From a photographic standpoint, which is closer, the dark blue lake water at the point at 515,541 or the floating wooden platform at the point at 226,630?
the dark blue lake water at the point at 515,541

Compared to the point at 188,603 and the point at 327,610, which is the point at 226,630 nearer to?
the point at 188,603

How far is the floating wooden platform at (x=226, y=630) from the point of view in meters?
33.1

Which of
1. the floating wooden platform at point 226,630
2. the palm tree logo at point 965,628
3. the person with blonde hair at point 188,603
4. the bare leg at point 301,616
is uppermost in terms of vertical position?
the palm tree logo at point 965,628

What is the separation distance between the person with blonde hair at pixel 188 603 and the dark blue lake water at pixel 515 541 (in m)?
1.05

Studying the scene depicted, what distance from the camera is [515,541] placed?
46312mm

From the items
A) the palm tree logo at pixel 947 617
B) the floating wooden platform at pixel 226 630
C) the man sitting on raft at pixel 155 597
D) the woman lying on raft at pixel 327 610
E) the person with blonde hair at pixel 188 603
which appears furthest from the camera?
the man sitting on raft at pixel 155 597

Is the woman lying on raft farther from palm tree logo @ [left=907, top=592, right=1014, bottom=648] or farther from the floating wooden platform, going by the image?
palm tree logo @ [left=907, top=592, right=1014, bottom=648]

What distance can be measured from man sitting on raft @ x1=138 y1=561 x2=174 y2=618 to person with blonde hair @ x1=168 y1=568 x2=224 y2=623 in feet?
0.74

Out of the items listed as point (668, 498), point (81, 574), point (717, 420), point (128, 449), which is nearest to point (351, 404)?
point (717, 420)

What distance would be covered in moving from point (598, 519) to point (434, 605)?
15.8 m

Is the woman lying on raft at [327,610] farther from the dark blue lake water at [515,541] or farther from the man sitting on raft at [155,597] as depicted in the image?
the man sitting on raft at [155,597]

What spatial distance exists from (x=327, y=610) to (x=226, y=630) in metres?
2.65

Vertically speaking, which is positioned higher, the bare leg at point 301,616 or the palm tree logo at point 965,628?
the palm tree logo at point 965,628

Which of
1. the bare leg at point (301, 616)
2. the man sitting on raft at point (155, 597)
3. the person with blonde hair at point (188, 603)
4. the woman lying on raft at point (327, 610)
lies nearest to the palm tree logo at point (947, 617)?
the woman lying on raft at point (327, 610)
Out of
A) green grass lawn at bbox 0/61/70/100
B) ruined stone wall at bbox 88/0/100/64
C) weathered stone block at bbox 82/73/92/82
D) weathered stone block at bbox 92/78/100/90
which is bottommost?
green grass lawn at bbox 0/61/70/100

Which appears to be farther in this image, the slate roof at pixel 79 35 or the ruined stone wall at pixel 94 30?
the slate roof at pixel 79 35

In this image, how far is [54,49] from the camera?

■ TASK GOAL
Show each line of the data above that contains the word "nearest", copied in full.

■ ANSWER TO THE PROBLEM
Out of the items listed as point (668, 498), point (81, 574), point (717, 420), point (128, 449), which is nearest to point (351, 404)?
lies nearest to the palm tree logo at point (947, 617)?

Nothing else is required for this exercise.